EXTRACT —
So I bumped into another interview stating that Halo can keep going for 30 more years, that it's the current kids' Star Wars or Trek or whatever. And I felt sick to the core. Forcibly milked franchises are the worst thing.
I stopped to think. Is there any fictional universe that isn't full of contradictions and plot holes after a while?
Disney had to declare everything Star Wars to not be canon so they could keep going, because nobody in their right mind could ever hope to keep track of the extended universe insanity. Super hero comics keep rebooting and rehashing and rebullshitting to the point where characters stop being characters and settings become assorted, responsibility-free toyboxes.
And I fail to see, how anyone can care about a franchise at that point, or why anyone would want to do it for something they love.
I look back at things I like, and I look at how many of them have been fucked over by forced milking. Splinter Cell, Silent Hill, Hitman, Alien, Tomb Raider, Ghost Recon, Rainbow Six, Halo, Fallout, and that's just off the top of my head. We have come to the point where I want my favorite things to NOT get sequels, because I've seen too many times where the other road leads.
Just speaking of Halo specifically, it's ten years in and already the fiction of the universe is contradicting itself, and it's a bit hard to build three more decades of crap on foundation that's already getting shaky.
It becomes especially problematic when your franchise is supposed to be character driven. Maybe you had lead characters who used to have satisfying narrative arcs at first, but pulling them back into the fray again and again and again destroys the character and leaves you with a caricature.
Look at Batman, and look at different iterations that have to be eliminated and ignored for the character to have a coherent history. Can't be done, and as such, what is Batman, anymore?
When the franchise is about a setting, it's a bit easier to bend and stretch it to eternity. As much as I dislike Star Trek, being more about the setting than characters, it has easier time coming up with shit that won't instantly break, but even still it found ways, so many ways.
What bums me most here, is how underrated conclusions are. Don't people like endings? A satisfying conclusion for a good story is not only undesirable, but detestable. Of course from marketing standpoint, you want to make a lasting franchise so you don't have to be creative, but it seems most of the audience agrees.

RECORDED DATA —
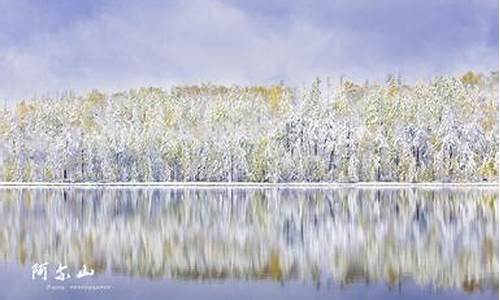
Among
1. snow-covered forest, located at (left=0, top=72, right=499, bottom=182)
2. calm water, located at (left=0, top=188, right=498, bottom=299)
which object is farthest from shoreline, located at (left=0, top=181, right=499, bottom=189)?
calm water, located at (left=0, top=188, right=498, bottom=299)

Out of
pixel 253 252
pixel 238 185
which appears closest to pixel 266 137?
pixel 238 185

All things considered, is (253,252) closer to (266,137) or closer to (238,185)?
(238,185)

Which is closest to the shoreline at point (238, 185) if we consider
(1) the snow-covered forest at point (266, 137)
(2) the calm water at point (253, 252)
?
(1) the snow-covered forest at point (266, 137)

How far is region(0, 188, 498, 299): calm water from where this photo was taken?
302 inches

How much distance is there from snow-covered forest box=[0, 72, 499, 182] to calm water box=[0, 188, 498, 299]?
32.0 feet

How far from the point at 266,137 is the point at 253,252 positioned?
57.9 feet

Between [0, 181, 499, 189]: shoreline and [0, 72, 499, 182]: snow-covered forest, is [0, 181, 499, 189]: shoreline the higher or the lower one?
the lower one

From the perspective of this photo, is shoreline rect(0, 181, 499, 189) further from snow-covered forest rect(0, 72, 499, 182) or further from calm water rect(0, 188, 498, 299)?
calm water rect(0, 188, 498, 299)

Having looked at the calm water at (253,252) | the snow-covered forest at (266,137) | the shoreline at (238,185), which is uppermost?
the snow-covered forest at (266,137)

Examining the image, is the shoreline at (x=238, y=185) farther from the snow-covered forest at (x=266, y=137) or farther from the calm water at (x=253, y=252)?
the calm water at (x=253, y=252)

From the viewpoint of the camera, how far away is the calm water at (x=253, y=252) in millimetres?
7660

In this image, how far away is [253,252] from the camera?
31.0 feet

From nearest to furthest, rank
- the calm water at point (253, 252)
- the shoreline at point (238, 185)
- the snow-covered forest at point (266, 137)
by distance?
the calm water at point (253, 252) < the snow-covered forest at point (266, 137) < the shoreline at point (238, 185)

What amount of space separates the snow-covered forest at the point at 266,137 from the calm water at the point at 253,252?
976 cm
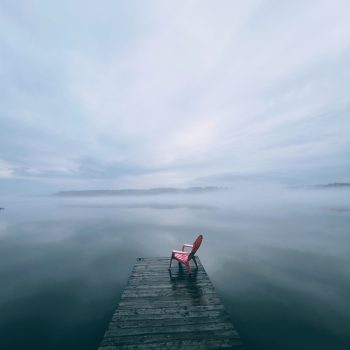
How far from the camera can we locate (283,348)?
24.7 ft

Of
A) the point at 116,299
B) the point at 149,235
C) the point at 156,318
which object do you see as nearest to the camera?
the point at 156,318

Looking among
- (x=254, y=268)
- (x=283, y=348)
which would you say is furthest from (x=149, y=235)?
(x=283, y=348)

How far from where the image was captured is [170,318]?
20.5ft

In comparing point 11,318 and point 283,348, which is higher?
point 11,318

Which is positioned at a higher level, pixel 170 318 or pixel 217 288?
pixel 170 318

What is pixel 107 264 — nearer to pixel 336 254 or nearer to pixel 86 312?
pixel 86 312

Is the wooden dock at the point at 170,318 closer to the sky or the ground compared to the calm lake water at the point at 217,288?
closer to the sky

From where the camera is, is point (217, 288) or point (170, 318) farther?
point (217, 288)

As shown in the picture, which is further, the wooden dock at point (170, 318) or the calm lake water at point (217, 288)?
the calm lake water at point (217, 288)

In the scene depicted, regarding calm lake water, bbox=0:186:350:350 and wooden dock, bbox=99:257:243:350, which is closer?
wooden dock, bbox=99:257:243:350

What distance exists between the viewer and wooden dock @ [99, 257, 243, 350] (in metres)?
5.32

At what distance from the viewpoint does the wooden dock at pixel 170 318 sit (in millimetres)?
5320

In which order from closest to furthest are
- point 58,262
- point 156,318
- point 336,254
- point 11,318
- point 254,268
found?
Answer: point 156,318 < point 11,318 < point 254,268 < point 58,262 < point 336,254

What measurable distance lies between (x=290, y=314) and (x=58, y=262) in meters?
17.7
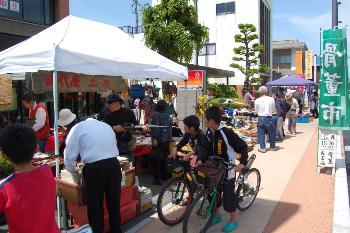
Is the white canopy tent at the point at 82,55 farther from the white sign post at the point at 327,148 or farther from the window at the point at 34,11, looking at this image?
the window at the point at 34,11

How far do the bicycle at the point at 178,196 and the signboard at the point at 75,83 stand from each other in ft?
7.63

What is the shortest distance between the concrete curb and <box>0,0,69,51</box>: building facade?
10.1m

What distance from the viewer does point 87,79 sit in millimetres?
6949

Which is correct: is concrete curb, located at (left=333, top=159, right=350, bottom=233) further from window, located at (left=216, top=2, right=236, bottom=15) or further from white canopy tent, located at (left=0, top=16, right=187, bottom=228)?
window, located at (left=216, top=2, right=236, bottom=15)

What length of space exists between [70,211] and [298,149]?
343 inches

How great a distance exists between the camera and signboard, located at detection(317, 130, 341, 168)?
8.35 metres

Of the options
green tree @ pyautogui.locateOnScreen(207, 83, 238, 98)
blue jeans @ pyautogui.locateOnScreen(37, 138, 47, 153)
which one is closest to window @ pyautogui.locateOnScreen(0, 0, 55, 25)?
blue jeans @ pyautogui.locateOnScreen(37, 138, 47, 153)

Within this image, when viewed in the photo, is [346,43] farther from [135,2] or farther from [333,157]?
[135,2]

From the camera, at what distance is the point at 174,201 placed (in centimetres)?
544

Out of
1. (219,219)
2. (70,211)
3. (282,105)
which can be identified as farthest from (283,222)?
(282,105)

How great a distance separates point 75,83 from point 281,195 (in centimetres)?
416

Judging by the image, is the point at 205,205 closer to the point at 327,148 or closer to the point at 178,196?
the point at 178,196

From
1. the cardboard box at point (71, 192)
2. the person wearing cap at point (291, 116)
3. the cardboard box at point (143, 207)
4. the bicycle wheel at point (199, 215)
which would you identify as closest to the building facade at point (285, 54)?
the person wearing cap at point (291, 116)

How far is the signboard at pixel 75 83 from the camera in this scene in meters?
5.75
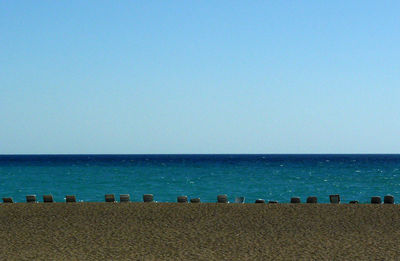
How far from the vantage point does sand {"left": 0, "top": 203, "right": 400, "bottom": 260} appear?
2208 cm

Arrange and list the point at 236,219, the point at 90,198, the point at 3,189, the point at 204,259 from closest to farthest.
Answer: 1. the point at 204,259
2. the point at 236,219
3. the point at 90,198
4. the point at 3,189

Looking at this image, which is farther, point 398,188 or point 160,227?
point 398,188

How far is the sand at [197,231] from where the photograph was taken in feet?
72.4

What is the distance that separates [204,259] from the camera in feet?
68.7

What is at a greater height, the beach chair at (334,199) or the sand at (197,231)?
the beach chair at (334,199)

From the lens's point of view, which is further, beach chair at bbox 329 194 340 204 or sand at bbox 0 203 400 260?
beach chair at bbox 329 194 340 204

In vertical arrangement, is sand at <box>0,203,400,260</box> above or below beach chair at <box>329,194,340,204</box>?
below

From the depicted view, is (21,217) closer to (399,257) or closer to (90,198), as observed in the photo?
(399,257)

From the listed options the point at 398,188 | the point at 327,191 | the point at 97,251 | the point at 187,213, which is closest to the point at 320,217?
the point at 187,213

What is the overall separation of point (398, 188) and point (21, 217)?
198 ft

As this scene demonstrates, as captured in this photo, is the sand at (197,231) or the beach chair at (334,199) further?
the beach chair at (334,199)

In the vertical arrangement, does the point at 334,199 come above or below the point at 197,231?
above

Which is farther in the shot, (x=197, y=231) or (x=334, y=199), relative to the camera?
(x=334, y=199)

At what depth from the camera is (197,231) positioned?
2694 centimetres
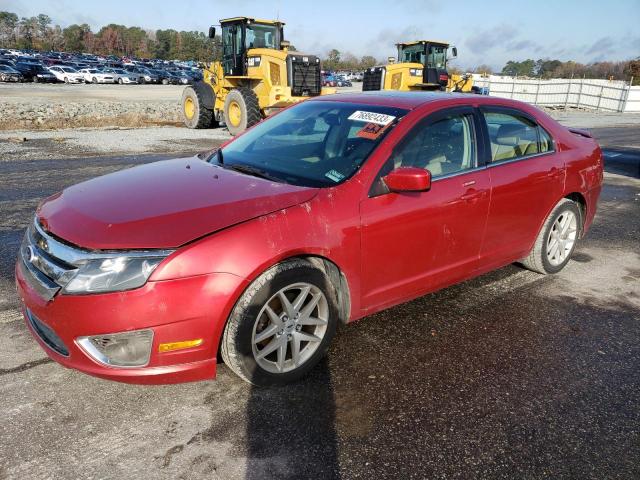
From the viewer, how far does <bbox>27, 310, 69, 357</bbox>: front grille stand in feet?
8.32

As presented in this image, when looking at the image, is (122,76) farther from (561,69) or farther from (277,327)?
(561,69)

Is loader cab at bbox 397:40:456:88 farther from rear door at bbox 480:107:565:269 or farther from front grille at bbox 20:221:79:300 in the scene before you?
front grille at bbox 20:221:79:300

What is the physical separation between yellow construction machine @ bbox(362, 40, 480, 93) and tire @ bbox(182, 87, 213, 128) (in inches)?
268

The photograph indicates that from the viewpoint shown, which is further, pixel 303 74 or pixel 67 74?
pixel 67 74

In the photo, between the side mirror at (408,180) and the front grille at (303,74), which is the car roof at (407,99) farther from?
the front grille at (303,74)

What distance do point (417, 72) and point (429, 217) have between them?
17.6m

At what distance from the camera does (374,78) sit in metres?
20.0

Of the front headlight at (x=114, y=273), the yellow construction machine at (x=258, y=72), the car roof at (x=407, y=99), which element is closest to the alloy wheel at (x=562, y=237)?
the car roof at (x=407, y=99)

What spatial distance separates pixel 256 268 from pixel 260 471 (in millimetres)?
937

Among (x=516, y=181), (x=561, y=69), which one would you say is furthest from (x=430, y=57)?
(x=561, y=69)

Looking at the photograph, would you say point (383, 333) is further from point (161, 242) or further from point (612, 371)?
point (161, 242)

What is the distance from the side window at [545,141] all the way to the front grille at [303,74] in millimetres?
11158

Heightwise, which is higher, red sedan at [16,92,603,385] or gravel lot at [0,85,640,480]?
red sedan at [16,92,603,385]

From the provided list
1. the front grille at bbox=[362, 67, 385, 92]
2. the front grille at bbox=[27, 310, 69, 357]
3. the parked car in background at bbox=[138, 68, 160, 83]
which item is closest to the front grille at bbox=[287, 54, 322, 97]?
the front grille at bbox=[362, 67, 385, 92]
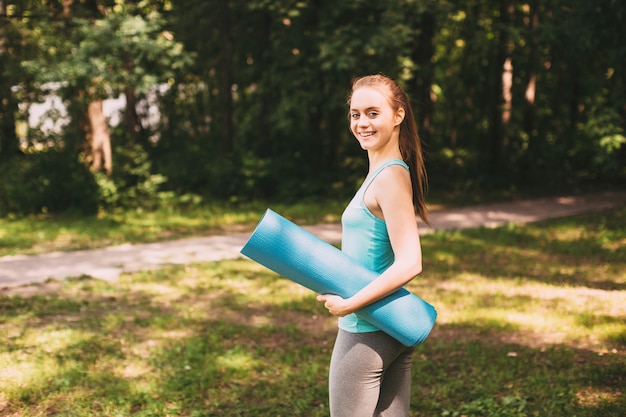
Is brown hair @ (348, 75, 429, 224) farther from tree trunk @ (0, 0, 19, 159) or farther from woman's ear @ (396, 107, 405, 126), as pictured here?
tree trunk @ (0, 0, 19, 159)

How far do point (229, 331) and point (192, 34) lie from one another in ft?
37.7

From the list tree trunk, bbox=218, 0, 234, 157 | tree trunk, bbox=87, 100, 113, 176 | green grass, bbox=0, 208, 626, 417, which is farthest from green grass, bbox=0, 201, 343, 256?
green grass, bbox=0, 208, 626, 417

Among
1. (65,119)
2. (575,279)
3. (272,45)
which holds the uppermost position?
(272,45)

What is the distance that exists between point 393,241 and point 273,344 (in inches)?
139

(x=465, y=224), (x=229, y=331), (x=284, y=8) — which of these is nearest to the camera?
(x=229, y=331)

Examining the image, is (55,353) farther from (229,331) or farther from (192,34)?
(192,34)

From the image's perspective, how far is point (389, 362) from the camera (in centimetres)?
268

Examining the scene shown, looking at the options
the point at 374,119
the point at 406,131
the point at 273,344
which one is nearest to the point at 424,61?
the point at 273,344

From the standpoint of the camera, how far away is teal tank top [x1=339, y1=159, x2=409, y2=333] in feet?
8.50

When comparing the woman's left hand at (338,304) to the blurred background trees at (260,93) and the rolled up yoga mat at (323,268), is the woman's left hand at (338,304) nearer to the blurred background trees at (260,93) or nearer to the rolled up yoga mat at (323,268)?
the rolled up yoga mat at (323,268)

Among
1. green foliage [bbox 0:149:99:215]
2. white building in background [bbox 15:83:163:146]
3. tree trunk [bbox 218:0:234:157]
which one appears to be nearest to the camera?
green foliage [bbox 0:149:99:215]

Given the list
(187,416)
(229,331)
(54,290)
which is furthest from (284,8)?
(187,416)

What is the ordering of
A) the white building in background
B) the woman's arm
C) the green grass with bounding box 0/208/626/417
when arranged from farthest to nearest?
the white building in background < the green grass with bounding box 0/208/626/417 < the woman's arm

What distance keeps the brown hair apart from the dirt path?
5.96 metres
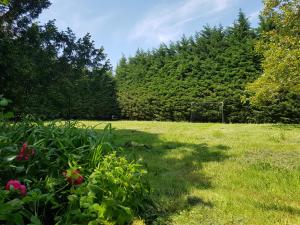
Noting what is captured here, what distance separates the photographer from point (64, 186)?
2.50m

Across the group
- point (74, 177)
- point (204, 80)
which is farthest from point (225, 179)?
point (204, 80)

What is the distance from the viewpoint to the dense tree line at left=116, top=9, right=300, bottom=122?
41.0 feet

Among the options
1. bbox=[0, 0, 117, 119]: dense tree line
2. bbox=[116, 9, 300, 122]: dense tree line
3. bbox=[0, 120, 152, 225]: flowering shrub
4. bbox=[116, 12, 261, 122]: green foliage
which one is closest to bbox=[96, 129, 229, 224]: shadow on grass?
bbox=[0, 120, 152, 225]: flowering shrub

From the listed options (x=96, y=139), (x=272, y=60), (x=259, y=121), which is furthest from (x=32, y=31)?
(x=259, y=121)

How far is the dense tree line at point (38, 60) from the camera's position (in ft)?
18.8

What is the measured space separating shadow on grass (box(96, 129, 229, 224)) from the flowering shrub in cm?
28

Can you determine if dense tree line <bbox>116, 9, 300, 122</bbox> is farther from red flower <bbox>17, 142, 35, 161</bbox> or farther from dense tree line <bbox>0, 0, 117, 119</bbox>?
red flower <bbox>17, 142, 35, 161</bbox>

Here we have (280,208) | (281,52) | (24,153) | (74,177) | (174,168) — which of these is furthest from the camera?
(281,52)

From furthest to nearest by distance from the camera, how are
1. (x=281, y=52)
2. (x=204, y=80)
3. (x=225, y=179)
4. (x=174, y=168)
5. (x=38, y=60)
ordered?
(x=204, y=80)
(x=281, y=52)
(x=38, y=60)
(x=174, y=168)
(x=225, y=179)

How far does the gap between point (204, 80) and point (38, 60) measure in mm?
8787

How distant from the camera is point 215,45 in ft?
46.0

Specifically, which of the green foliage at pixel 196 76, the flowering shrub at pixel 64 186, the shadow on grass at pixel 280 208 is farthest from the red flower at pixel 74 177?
the green foliage at pixel 196 76

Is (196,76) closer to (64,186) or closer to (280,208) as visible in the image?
(280,208)

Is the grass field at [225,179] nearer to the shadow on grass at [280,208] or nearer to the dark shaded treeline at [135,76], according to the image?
the shadow on grass at [280,208]
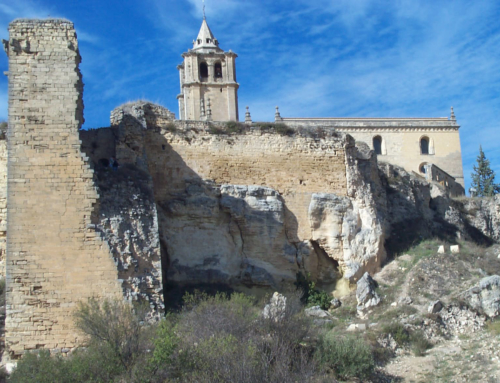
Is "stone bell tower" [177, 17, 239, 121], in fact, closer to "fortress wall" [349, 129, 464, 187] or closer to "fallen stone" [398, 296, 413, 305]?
"fortress wall" [349, 129, 464, 187]

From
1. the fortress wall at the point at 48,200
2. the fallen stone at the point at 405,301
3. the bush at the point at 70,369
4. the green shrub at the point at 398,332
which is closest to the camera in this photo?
the bush at the point at 70,369

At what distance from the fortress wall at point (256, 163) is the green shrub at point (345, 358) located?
486 centimetres

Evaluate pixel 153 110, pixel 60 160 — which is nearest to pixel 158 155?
pixel 153 110

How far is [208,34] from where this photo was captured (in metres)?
42.2

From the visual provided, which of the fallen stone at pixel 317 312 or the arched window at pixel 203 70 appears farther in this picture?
the arched window at pixel 203 70

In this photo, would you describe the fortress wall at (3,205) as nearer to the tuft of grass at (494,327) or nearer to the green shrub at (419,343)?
the green shrub at (419,343)

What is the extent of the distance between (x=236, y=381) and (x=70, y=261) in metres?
4.59

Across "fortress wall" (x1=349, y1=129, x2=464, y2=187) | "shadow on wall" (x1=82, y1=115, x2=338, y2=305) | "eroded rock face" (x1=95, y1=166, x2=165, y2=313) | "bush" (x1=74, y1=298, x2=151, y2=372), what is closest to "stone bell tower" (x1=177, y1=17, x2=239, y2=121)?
"fortress wall" (x1=349, y1=129, x2=464, y2=187)

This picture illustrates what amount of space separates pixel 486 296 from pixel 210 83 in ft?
84.4

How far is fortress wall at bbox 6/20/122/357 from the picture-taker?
15.1 metres

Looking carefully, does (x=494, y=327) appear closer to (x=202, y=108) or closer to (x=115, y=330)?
(x=115, y=330)

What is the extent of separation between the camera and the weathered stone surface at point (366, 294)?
61.5 feet

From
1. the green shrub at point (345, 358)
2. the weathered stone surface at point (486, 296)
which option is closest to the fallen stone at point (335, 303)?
the weathered stone surface at point (486, 296)

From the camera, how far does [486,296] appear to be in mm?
17812
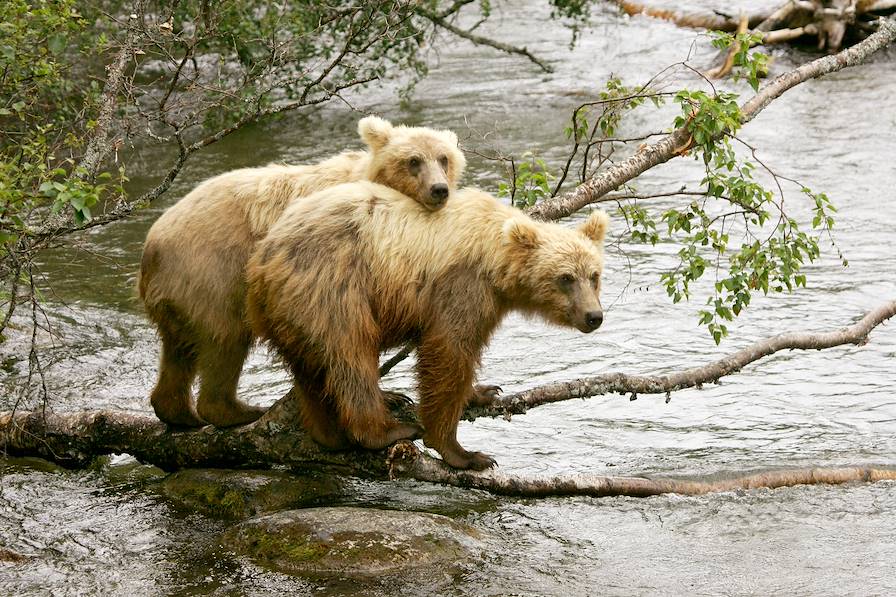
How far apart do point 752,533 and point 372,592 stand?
7.41ft

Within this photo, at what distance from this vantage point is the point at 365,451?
20.2 ft

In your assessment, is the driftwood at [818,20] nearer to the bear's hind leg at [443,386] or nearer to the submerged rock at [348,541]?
the bear's hind leg at [443,386]

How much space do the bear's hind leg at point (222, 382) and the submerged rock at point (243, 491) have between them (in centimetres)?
33

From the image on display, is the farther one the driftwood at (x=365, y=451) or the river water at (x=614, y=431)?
the driftwood at (x=365, y=451)

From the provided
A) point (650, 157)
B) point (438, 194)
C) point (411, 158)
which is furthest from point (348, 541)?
point (650, 157)

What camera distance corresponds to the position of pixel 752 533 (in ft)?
21.3

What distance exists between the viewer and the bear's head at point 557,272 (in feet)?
19.5

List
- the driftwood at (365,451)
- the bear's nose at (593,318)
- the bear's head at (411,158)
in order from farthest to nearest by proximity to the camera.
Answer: the bear's head at (411,158)
the driftwood at (365,451)
the bear's nose at (593,318)

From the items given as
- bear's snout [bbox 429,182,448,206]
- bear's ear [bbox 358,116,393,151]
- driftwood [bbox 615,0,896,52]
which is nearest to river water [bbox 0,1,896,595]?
bear's ear [bbox 358,116,393,151]

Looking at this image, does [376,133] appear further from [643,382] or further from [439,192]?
[643,382]

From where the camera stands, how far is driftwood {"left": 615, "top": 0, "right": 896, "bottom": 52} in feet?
56.7

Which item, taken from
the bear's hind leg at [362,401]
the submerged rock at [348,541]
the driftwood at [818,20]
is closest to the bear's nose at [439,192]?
the bear's hind leg at [362,401]

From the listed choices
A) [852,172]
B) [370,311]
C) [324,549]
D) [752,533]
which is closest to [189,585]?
[324,549]

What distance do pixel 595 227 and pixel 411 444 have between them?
5.05 ft
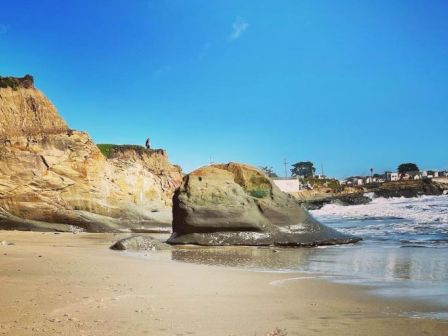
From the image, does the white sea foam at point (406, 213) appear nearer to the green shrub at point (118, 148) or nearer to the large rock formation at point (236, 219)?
the large rock formation at point (236, 219)

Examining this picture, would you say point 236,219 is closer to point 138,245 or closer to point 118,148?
point 138,245

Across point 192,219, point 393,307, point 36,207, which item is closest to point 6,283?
point 393,307

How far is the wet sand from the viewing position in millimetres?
3365

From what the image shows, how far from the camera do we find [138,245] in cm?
1142

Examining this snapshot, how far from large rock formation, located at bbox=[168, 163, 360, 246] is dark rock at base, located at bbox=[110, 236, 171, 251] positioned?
152cm

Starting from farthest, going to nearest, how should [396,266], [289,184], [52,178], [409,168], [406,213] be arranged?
[409,168], [289,184], [406,213], [52,178], [396,266]

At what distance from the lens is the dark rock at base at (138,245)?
1125 cm

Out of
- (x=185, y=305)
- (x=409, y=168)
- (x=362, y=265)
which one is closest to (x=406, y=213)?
(x=362, y=265)

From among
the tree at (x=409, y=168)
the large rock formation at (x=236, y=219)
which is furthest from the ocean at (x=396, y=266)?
the tree at (x=409, y=168)

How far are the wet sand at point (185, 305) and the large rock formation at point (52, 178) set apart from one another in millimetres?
13417

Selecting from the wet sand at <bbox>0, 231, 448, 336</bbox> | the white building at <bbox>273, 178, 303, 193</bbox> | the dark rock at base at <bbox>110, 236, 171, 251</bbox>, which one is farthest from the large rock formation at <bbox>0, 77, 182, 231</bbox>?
the white building at <bbox>273, 178, 303, 193</bbox>

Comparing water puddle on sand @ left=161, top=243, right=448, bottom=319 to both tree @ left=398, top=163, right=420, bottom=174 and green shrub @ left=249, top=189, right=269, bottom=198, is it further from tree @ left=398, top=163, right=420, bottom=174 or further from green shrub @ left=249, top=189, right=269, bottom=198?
tree @ left=398, top=163, right=420, bottom=174

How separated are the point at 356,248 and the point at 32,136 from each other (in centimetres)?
1516

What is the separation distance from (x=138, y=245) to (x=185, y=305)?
743 cm
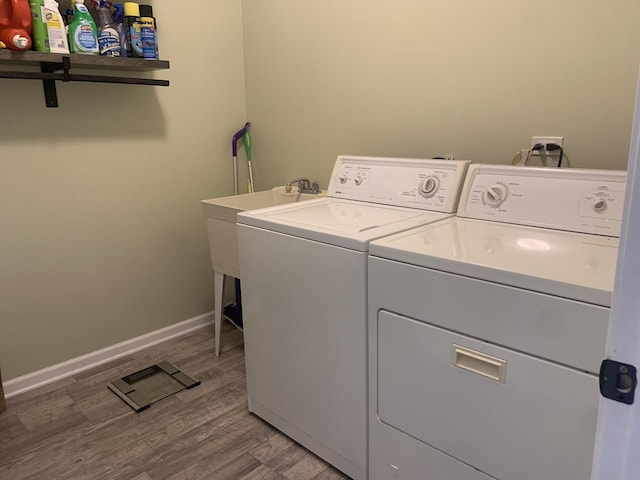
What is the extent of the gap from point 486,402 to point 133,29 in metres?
2.11

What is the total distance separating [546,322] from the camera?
1.10m

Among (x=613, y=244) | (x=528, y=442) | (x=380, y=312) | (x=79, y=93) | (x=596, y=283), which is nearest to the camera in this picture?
(x=596, y=283)

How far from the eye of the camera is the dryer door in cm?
110

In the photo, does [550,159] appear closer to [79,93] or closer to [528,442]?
[528,442]

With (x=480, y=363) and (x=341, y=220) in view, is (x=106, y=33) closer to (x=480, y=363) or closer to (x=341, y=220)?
(x=341, y=220)

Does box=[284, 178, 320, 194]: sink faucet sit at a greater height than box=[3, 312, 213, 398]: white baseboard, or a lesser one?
greater

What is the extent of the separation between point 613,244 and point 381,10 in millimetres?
1376

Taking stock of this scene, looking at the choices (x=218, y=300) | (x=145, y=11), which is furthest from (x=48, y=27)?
(x=218, y=300)

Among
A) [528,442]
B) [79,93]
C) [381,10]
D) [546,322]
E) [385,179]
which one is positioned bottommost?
[528,442]

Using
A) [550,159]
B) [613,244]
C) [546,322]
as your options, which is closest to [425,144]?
[550,159]

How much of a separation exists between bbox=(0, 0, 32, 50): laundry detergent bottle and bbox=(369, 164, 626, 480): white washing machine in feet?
5.24

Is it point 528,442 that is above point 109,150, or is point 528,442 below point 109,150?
below

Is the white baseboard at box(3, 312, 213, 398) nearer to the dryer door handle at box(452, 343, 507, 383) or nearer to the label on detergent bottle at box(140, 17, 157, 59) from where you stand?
the label on detergent bottle at box(140, 17, 157, 59)

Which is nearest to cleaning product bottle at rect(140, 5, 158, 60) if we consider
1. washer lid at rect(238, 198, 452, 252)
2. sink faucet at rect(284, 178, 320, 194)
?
sink faucet at rect(284, 178, 320, 194)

EXERCISE SET —
a. In the opening sentence of the post about long-running franchises, which franchises are named?
b. Write the next paragraph of the post about long-running franchises, following on from its final sentence.

WRITTEN ANSWERS —
a. Halo, Star Wars, Trek

b.
A good story is like a good bowel movement. It is satisfying only when it's over, and keeping it going too much can only go to shit. Heroes fighting same villains over and over again merely paints the hero as inefficient, but coming up with new stuff is hard and eventually you'll run out of ideas appropriate for the setting. But rather than have a satisfying conclusion, it's rinse and repeat and keep fucking going, forever and ever and ever.
I'm not saying you shouldn't have a few sequels. As long as you can expand on a story, sure, go right on ahead. But also know when to quit.
Look at the end of Splinter Cell: Double Agent. Our hero has lost the last surviving member of his family, embarked on a suicide mission and betrayed by the institution he has sworn to serve and protect. Driven by sense of duty, he still completes the mission, but ultimately cuts himself off from his masters and vanishes.
Try telling me that wasn't the perfect ending for the franchise? Four games in, expanding on the character and building for the eventual downfall.
But no, on they went, backpedaling and invalidating all the emotional weight of the ending, trying to shoehorn in impossibly stupid conspiracy crap, eventually ending with character who shares nothing but name with the protagonist, and setting with no resemblance to what we had. Why even call it Splinter Cell?
In the case of Halo, it already ended. Halo 3 was a brilliant send-off for the heroes, the closest thing to a happy end the two could have.
But nooooo, yank them right back so be can have more. Of course you could keep exploring the universe without the main characters, but, let's face it, Halo isn't exactly the most original of settings. It was a good, dumb, epic action thing, with just enough of story to last through the trilogy.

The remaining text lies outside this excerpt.